EXERCISE DATA section start

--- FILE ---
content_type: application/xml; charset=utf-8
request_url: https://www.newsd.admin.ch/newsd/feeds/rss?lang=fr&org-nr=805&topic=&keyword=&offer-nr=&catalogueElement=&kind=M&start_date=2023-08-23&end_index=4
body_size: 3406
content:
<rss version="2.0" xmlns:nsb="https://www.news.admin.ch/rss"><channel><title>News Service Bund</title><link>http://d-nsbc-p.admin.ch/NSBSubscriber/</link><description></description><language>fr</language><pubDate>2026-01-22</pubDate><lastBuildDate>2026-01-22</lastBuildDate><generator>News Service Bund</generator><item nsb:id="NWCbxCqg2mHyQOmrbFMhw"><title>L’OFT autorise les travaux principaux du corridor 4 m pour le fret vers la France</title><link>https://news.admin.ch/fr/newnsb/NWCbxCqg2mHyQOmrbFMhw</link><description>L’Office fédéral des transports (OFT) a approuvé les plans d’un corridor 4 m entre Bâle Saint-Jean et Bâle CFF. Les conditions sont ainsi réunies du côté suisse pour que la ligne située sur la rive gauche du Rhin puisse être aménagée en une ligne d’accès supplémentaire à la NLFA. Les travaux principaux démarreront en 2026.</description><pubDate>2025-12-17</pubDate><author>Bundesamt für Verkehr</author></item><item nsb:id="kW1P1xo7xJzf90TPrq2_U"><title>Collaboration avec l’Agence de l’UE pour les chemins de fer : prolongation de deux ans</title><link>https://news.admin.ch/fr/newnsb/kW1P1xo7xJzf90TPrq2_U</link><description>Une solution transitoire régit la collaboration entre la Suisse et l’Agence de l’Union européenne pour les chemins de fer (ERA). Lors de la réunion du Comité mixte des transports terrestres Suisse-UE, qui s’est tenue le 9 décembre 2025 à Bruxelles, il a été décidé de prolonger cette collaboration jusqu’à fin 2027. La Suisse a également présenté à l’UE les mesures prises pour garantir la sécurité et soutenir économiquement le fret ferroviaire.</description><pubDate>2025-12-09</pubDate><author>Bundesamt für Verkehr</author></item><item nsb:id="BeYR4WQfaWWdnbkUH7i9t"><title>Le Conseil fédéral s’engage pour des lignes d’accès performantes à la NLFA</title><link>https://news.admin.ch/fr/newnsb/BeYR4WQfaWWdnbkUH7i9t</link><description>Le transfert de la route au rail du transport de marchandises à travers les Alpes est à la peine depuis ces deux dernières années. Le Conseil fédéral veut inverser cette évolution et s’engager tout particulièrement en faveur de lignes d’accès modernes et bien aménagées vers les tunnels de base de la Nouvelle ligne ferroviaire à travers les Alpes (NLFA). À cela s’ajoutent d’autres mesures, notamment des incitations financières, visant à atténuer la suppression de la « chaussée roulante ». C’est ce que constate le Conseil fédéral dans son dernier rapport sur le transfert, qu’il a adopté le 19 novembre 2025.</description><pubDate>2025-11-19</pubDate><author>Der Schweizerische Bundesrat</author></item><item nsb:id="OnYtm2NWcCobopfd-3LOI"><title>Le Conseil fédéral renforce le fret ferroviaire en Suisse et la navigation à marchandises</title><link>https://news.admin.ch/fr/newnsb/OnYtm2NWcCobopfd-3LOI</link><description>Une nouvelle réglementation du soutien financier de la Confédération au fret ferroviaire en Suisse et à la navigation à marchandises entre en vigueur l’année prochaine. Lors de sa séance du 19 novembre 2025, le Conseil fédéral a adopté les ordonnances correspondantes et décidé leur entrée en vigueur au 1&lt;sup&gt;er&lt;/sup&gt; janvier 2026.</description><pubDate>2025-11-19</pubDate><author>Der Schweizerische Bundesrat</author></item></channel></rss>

EXERCISE DATA section end

■ PROBLEM STATEMENT
What is needed is an exact repetition of all the entries above.

■ RESULT OF THE TASK
--- FILE ---
content_type: application/xml; charset=utf-8
request_url: https://www.newsd.admin.ch/newsd/feeds/rss?lang=fr&org-nr=805&topic=&keyword=&offer-nr=&catalogueElement=&kind=M&start_date=2023-08-23&end_index=4
body_size: 3406
content:
<rss version="2.0" xmlns:nsb="https://www.news.admin.ch/rss"><channel><title>News Service Bund</title><link>http://d-nsbc-p.admin.ch/NSBSubscriber/</link><description></description><language>fr</language><pubDate>2026-01-22</pubDate><lastBuildDate>2026-01-22</lastBuildDate><generator>News Service Bund</generator><item nsb:id="NWCbxCqg2mHyQOmrbFMhw"><title>L’OFT autorise les travaux principaux du corridor 4 m pour le fret vers la France</title><link>https://news.admin.ch/fr/newnsb/NWCbxCqg2mHyQOmrbFMhw</link><description>L’Office fédéral des transports (OFT) a approuvé les plans d’un corridor 4 m entre Bâle Saint-Jean et Bâle CFF. Les conditions sont ainsi réunies du côté suisse pour que la ligne située sur la rive gauche du Rhin puisse être aménagée en une ligne d’accès supplémentaire à la NLFA. Les travaux principaux démarreront en 2026.</description><pubDate>2025-12-17</pubDate><author>Bundesamt für Verkehr</author></item><item nsb:id="kW1P1xo7xJzf90TPrq2_U"><title>Collaboration avec l’Agence de l’UE pour les chemins de fer : prolongation de deux ans</title><link>https://news.admin.ch/fr/newnsb/kW1P1xo7xJzf90TPrq2_U</link><description>Une solution transitoire régit la collaboration entre la Suisse et l’Agence de l’Union européenne pour les chemins de fer (ERA). Lors de la réunion du Comité mixte des transports terrestres Suisse-UE, qui s’est tenue le 9 décembre 2025 à Bruxelles, il a été décidé de prolonger cette collaboration jusqu’à fin 2027. La Suisse a également présenté à l’UE les mesures prises pour garantir la sécurité et soutenir économiquement le fret ferroviaire.</description><pubDate>2025-12-09</pubDate><author>Bundesamt für Verkehr</author></item><item nsb:id="BeYR4WQfaWWdnbkUH7i9t"><title>Le Conseil fédéral s’engage pour des lignes d’accès performantes à la NLFA</title><link>https://news.admin.ch/fr/newnsb/BeYR4WQfaWWdnbkUH7i9t</link><description>Le transfert de la route au rail du transport de marchandises à travers les Alpes est à la peine depuis ces deux dernières années. Le Conseil fédéral veut inverser cette évolution et s’engager tout particulièrement en faveur de lignes d’accès modernes et bien aménagées vers les tunnels de base de la Nouvelle ligne ferroviaire à travers les Alpes (NLFA). À cela s’ajoutent d’autres mesures, notamment des incitations financières, visant à atténuer la suppression de la « chaussée roulante ». C’est ce que constate le Conseil fédéral dans son dernier rapport sur le transfert, qu’il a adopté le 19 novembre 2025.</description><pubDate>2025-11-19</pubDate><author>Der Schweizerische Bundesrat</author></item><item nsb:id="OnYtm2NWcCobopfd-3LOI"><title>Le Conseil fédéral renforce le fret ferroviaire en Suisse et la navigation à marchandises</title><link>https://news.admin.ch/fr/newnsb/OnYtm2NWcCobopfd-3LOI</link><description>Une nouvelle réglementation du soutien financier de la Confédération au fret ferroviaire en Suisse et à la navigation à marchandises entre en vigueur l’année prochaine. Lors de sa séance du 19 novembre 2025, le Conseil fédéral a adopté les ordonnances correspondantes et décidé leur entrée en vigueur au 1&lt;sup&gt;er&lt;/sup&gt; janvier 2026.</description><pubDate>2025-11-19</pubDate><author>Der Schweizerische Bundesrat</author></item></channel></rss>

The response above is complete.